En second lieu puisque l’entendement de Dieu diffère du nôtre tant par l’essence que par l’existence, il n’aura donc rien de commun avec notre entendement et en conséquence (par la proposition 3 du livre I) ne peut être cause du nôtre.

Troisièmement, vous dites dans le scolie de la proposition 10 que s’il y a quelque chose de clair dans la nature, c’est que tout être doit être conçu sous quelque attribut (cela je le perçois très bien) et que, plus il a de réalité ou d’être, plus nombreux sont les attributs lui appartenant. Il semblerait qu’on dût conclure de là qu’il y a des êtres ayant trois, quatre attributs ou davantage, alors qu’il ressort de vos démonstrations que tout être se compose de deux attributs seulement, à savoir un certain attribut de Dieu et l’idée de cet attribut.

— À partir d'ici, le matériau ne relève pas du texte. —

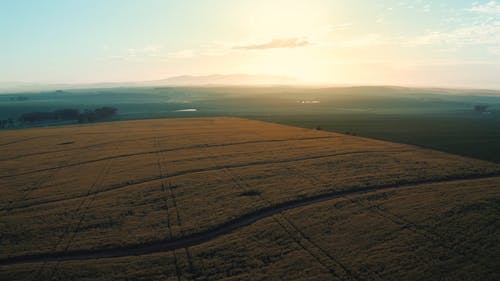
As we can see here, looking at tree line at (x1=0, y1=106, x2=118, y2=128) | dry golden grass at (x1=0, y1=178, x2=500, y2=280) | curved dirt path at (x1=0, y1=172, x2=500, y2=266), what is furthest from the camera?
tree line at (x1=0, y1=106, x2=118, y2=128)

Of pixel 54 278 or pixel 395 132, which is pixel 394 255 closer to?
pixel 54 278

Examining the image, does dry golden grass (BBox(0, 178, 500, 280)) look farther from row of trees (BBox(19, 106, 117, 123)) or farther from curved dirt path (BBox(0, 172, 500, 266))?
row of trees (BBox(19, 106, 117, 123))

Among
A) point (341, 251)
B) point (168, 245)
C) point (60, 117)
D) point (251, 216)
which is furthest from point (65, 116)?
point (341, 251)

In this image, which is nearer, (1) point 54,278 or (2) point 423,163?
(1) point 54,278

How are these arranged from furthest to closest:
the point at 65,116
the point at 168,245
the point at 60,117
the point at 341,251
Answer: the point at 60,117
the point at 65,116
the point at 168,245
the point at 341,251

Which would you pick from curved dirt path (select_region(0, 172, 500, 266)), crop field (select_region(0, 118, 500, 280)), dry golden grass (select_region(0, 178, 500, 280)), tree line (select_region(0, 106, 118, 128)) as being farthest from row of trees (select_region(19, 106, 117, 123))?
dry golden grass (select_region(0, 178, 500, 280))

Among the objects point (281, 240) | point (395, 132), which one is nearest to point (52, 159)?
point (281, 240)

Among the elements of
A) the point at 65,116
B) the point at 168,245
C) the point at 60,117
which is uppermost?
the point at 65,116

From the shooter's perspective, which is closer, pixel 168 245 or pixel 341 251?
pixel 341 251

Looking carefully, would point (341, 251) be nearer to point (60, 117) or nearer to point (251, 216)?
point (251, 216)
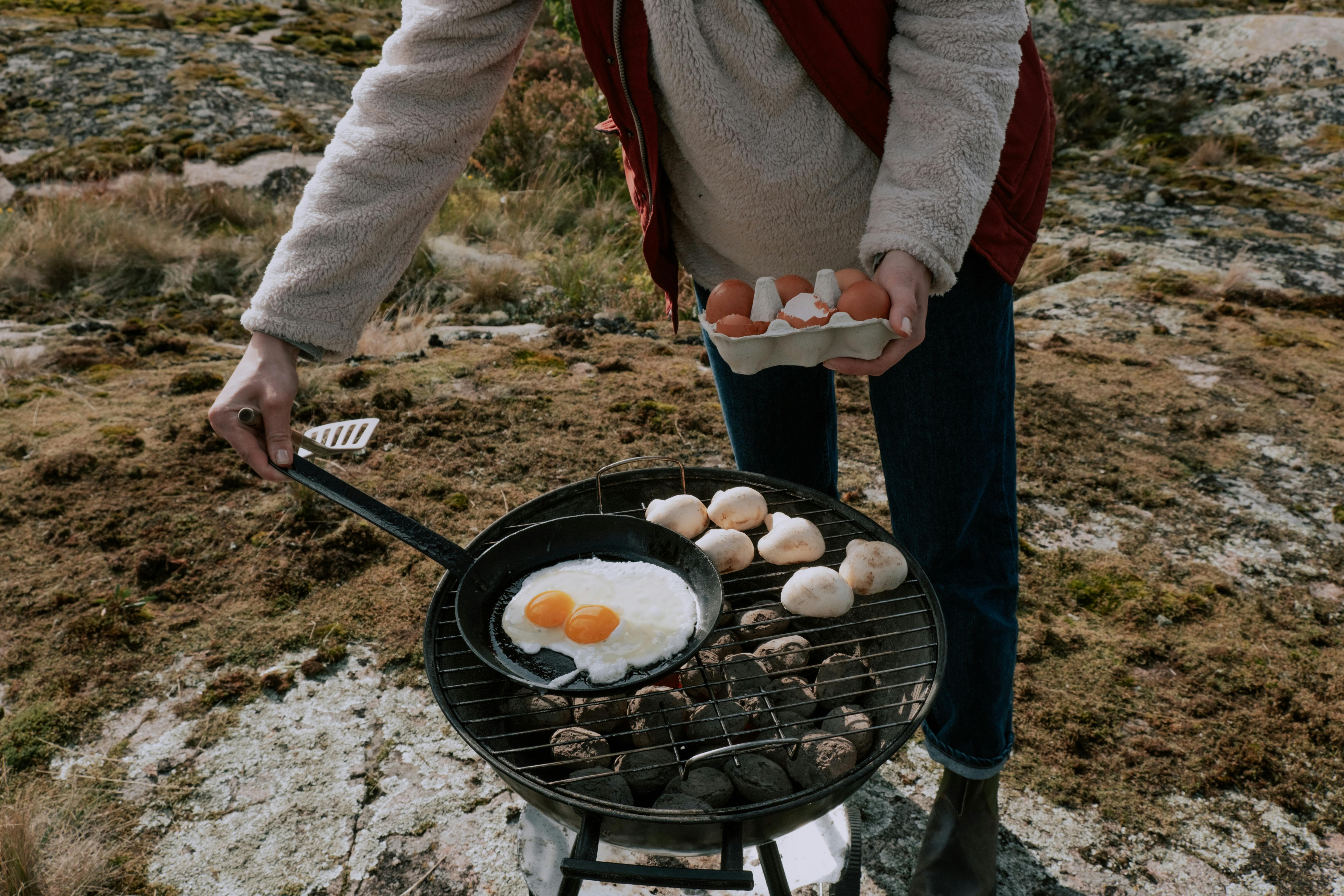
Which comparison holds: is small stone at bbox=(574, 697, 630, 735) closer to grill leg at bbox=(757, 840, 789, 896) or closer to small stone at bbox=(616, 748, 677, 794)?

Quatrièmement, je voudrais avoir des exemples de ces choses qui sont produites immédiatement par Dieu, et de celles qui le sont par une modification infinie. Du premier genre me semblent être la pensée et l’étendue, des deuxièmes l’entendement dans la pensée et le mouvement dans l’étendue, etc. [1]

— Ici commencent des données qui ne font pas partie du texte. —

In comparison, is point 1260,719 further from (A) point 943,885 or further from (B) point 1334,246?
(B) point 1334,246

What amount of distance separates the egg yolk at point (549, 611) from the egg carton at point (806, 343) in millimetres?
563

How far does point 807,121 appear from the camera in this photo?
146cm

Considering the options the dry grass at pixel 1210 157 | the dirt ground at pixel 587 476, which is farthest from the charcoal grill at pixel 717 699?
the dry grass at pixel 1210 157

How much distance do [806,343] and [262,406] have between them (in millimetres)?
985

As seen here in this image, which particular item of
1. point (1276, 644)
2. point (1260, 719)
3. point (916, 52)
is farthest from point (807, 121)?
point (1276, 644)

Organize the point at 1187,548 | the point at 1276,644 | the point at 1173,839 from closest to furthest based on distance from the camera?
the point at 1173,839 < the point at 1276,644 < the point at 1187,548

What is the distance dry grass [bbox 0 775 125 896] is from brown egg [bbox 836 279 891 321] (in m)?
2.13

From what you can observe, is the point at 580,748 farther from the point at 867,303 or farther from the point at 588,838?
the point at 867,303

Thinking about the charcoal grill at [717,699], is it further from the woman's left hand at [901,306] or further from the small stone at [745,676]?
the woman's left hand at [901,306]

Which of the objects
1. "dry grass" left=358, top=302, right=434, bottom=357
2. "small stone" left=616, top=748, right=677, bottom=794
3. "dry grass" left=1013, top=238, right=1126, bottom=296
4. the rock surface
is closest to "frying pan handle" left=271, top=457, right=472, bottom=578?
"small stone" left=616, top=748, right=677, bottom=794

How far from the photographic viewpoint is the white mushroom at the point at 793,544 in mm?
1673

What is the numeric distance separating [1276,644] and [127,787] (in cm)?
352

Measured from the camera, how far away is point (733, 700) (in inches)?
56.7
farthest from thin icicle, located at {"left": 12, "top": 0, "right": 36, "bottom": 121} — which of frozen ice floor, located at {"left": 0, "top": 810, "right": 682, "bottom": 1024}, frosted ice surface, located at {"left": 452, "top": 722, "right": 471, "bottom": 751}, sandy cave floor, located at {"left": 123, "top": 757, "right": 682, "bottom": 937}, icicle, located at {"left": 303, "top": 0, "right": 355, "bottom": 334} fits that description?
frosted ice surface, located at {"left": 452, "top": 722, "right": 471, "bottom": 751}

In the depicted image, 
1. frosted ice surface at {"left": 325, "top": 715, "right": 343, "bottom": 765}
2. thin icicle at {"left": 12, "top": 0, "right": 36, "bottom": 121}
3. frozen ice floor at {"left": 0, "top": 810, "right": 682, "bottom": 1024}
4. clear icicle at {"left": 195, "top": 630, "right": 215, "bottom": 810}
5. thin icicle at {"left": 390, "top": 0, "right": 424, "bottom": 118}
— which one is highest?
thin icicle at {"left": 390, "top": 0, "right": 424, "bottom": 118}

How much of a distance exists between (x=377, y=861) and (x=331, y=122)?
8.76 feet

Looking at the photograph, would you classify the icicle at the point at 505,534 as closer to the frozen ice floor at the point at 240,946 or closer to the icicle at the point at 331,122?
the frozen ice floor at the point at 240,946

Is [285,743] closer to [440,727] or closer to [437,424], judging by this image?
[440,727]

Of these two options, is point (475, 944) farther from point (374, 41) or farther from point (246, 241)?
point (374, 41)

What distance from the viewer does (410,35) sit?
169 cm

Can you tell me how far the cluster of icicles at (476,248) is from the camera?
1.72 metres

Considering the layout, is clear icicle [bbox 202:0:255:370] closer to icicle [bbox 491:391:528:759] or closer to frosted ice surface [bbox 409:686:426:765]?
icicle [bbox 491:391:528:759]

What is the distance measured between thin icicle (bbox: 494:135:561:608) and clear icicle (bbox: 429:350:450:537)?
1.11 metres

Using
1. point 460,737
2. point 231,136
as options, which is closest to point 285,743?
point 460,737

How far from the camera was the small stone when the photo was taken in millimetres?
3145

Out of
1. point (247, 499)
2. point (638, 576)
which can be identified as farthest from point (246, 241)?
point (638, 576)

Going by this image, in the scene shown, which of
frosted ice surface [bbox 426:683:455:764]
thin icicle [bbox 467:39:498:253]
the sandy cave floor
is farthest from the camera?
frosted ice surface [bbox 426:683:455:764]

Tels sont les points sur lesquels notre ami Tschirnhaus désire obtenir quelques éclaircissements de votre haute science si toutefois vous avez le loisir de les donner. Il ajoute que MM. Boyle et Oldenburg ont pour vous la plus grande considération et que lui-même non seulement [ne] cherche [pas] à la diminuer mais à donner des raisons de l’accroître. Ce n’est pas seulement de votre personne qu’en conséquence ils ont l’opinion la plus favorable, ils font aussi le plus grand cas de votre Traité théologico-politique. Je n’ai pas osé vous en parler par égard pour la règle de vie que vous avez adoptée, mais désire que vous soyez très assuré de l’entier dévouement de votre serviteur

G. H. SCHULLER.
Amsterdam, le 25 juillet 1675.

D., de Gand, vous présente ses respects ainsi que J. Rieu.


[1En marge ici : la figure de la nature entière qui, bien qu’elle varie d’une infinité de manières, demeure toujours la même. Voir scolie de la proposition 13, partie II (La référence est erronée. On trouve le passage visé ici : EII - Proposition 13 - (Lemme 7 - scolie).